Een andere tip: maak onaangename klusjes voor jezelf aangenaam. Geen zin in de afwas? Maak het gezelliger door lekker wat muziek te draaien terwijl je bezig bent in de keuken, of luister naar een podcast. In het verlengde daarvan: beloon jezelf als je een klein deel van je taak hebt gedaan of als je iets hebt afgekregen in de tijd die je jezelf had voorgenomen. Deze beloningen kunnen ervoor zorgen dat je motivatie om aan de slag te gaan uiteindelijk groeit. Het geeft je vervolgens ook een positiever gevoel over jezelf. Heb je het werk dat je moest doen op tijd af? Beloon je dan bijvoorbeeld met het kijken van een aflevering van je lievelingsserie op Netflix. Dit vergt wel discipline. Trap niet in de valkuil dat je jezelf alvast de beloning geeft, terwijl het werk nog moet gebeuren. Wat daarbij kan helpen is vrienden of collega’s inschakelen en hen regelmatig laten informeren naar je voortgang.

Omgeving

Een andere grote factor voor uitstelgedrag is de omgeving waarin iemand zit. Zo zal het huiswerk maken bij je zoon of dochter een stuk langzamer gaan als hij of zij de telefoon naast zich op het bureau heeft liggen. De voortdurende stroom aan Snapchat-, TikTok- en Instagramberichten bevordert de concentratie niet. Hetzelfde geldt overigens voor volwassenen. De meest logische oplossing is dan ook om je telefoon op een andere plek neer te leggen als je ergens mee aan de slag gaat. Want voor je het weet, ben je weer afgeleid en stel je je eigenlijke werk uit. Nu is het wegleggen van de telefoon voor sommigen misschien een stap te ver, maar zet hem anders op de vliegtuigstand. En dat geldt ook voor andere prikkels die je constant uit je concentratie halen. Haal ze weg of vermijd ze.

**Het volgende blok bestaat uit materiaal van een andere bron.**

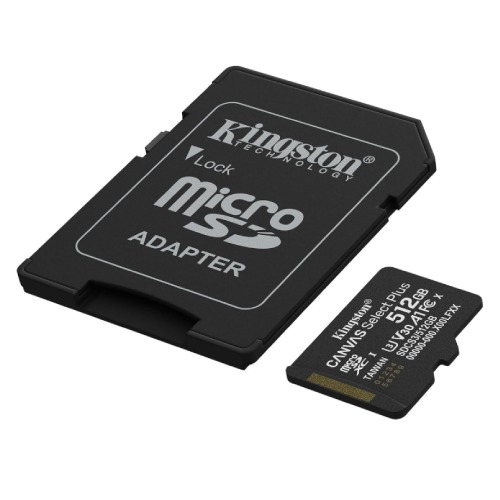 Kingston 512GB Canvas Select Plus microSD Card (SDXC) Gen3 150MB/s A1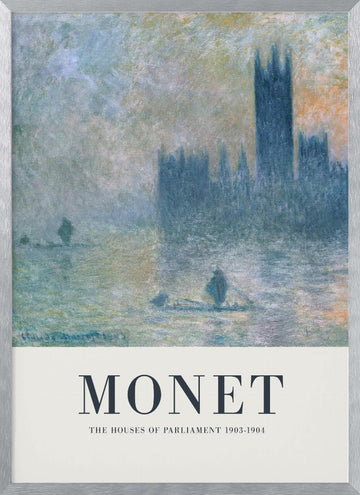 The Houses of Parliament | Poster - Silver Frame Interior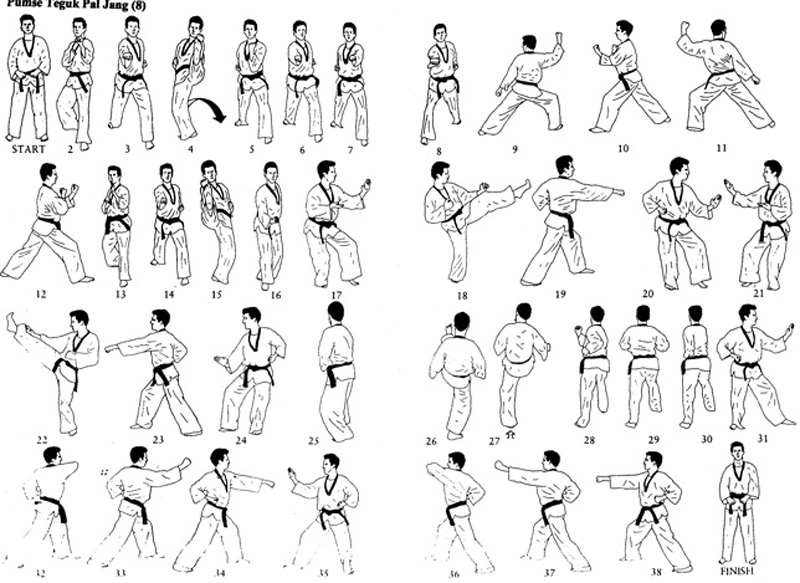 Taekwondo: Taekwondo Form 1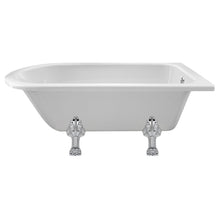 Hudson Reed Winterburn Freestanding Shower Bath - Pride Leg Set (1500mm) Trad White Acrylic - JJ Building Materials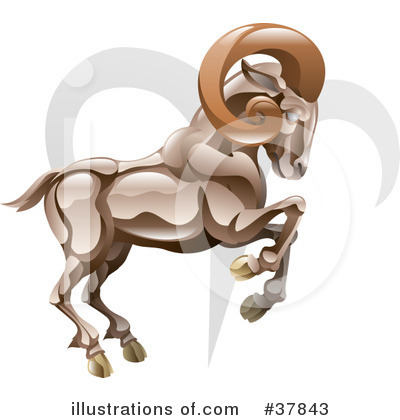 Aries Clipart #37843 by AtStockIllustration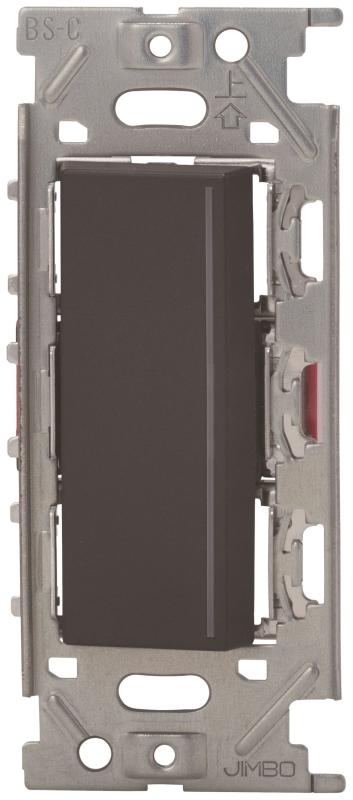 神保電器/NKW3路チェックランプ付きスイッチセット シングル ソフトブラック(SB) NKW01012製造国:日本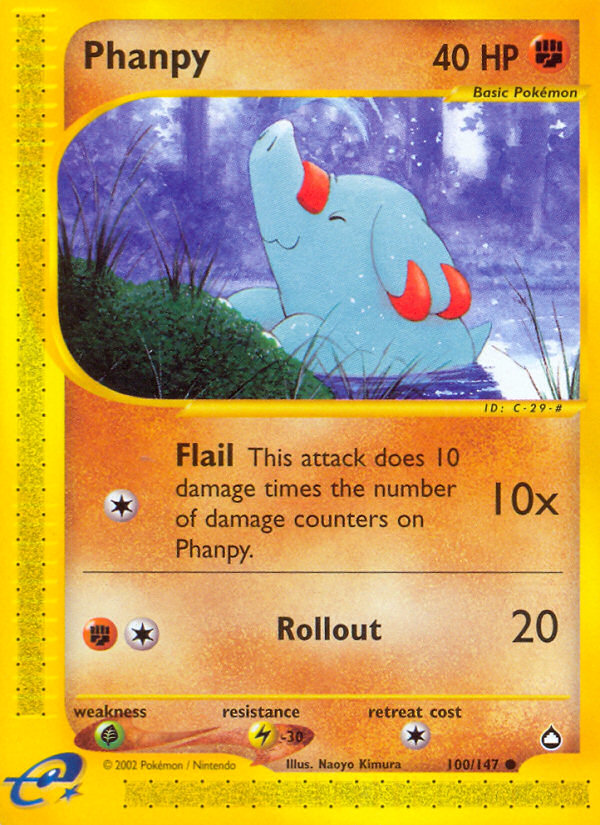 Phanpy (100/147) [Aquapolis] | Nerdhalla Games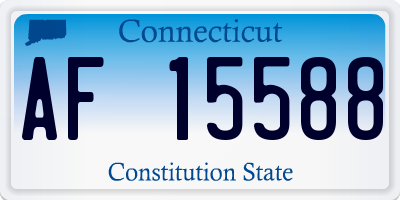 CT license plate AF15588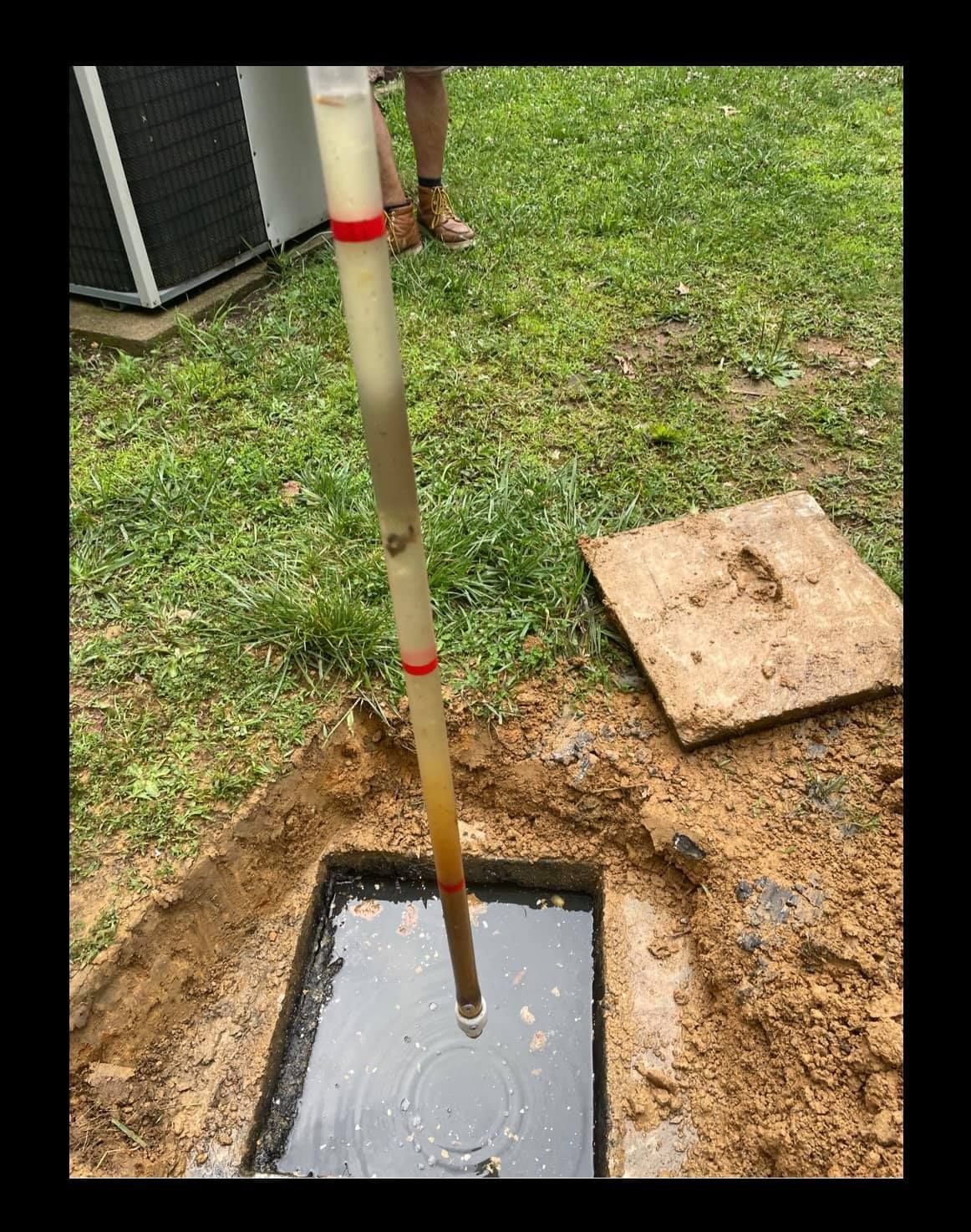  inspection done on his drain line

Vat vooral de koe bij de horens. Komt er iets op je pad dat je moet doen? Doe het dan meteen. Vooral met kleinere zaken doe je jezelf een plezier als je ze meteen oppakt. Geef de uitstelgedachte geen kans. En komt het vervolgens voor dat je het gevoel hebt even niet vooruit te komen, neem dan een pauze en doe iets anders. Ga bijvoorbeeld even die boodschappen doen die je anders ’s avonds had gedaan. Kom je weer thuis, dan kun je mogelijk ook weer vooruit met je oorspronkelijke klus.

Kortom, ben je zo’n chronische uitsteller? Werk dan in kleine stapjes, beloon jezelf als iets goed is gegaan en leg jezelf ook haalbare deadlines op.